== DATA PROVIDED ==
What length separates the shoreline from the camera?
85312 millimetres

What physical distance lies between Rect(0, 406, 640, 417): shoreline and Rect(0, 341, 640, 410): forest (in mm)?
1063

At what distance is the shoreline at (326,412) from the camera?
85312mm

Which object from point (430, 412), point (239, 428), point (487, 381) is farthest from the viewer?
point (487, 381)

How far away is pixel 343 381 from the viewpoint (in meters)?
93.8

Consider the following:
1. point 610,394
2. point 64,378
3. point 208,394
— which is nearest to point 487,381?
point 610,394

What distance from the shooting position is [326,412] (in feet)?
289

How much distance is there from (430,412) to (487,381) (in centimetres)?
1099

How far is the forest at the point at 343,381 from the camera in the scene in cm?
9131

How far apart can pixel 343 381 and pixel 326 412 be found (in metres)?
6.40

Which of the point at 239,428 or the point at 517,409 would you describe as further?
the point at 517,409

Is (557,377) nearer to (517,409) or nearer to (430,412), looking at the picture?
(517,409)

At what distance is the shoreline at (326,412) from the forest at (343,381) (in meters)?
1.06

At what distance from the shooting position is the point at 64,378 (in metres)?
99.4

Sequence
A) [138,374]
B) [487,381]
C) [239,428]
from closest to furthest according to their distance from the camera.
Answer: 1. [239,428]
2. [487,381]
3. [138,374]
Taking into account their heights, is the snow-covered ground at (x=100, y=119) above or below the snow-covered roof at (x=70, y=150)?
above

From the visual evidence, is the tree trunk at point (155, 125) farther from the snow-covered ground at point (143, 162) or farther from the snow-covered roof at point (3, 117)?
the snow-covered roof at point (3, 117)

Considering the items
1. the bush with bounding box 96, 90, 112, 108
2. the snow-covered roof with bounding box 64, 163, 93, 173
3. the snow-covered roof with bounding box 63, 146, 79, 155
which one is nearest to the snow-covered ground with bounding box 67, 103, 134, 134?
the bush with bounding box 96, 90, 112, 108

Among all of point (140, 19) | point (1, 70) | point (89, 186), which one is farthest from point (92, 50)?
===
**WRITTEN EXERCISE:**
Restate word for word the lines from the one holding "How far is the" to the end of the listing, both ends included, and nothing more.

**REPLY:**
How far is the forest at the point at 343,381 from the camera in the scene in cm?
9131

How far apart can pixel 343 381 and pixel 326 412 be found (in metres)?
6.40

Which of the point at 239,428 or the point at 517,409 would you describe as further?
the point at 517,409

Is (557,377) nearer to (517,409) or nearer to (430,412), looking at the picture?
(517,409)

At what distance is the shoreline at (326,412) from the forest at (343,381) (in meters)?
1.06

At what distance from the shooting position is the point at 64,378 (in metres)?
99.4

Sequence
A) [138,374]
B) [487,381]
C) [239,428]
from closest to furthest according to their distance from the camera.
Answer: 1. [239,428]
2. [487,381]
3. [138,374]
Taking into account their heights, is the snow-covered ground at (x=100, y=119) above or below the snow-covered roof at (x=70, y=150)?
above

From the visual evidence, is the tree trunk at point (155, 125) farther from the snow-covered ground at point (143, 162) or farther from the snow-covered roof at point (3, 117)?
the snow-covered roof at point (3, 117)

Considering the items
1. the bush with bounding box 96, 90, 112, 108
2. the snow-covered roof with bounding box 64, 163, 93, 173
3. the snow-covered roof with bounding box 63, 146, 79, 155
which one is nearest to the snow-covered ground with bounding box 67, 103, 134, 134?
the bush with bounding box 96, 90, 112, 108

Among all of point (140, 19) | point (1, 70) | point (89, 186), which one is farthest from point (92, 50)?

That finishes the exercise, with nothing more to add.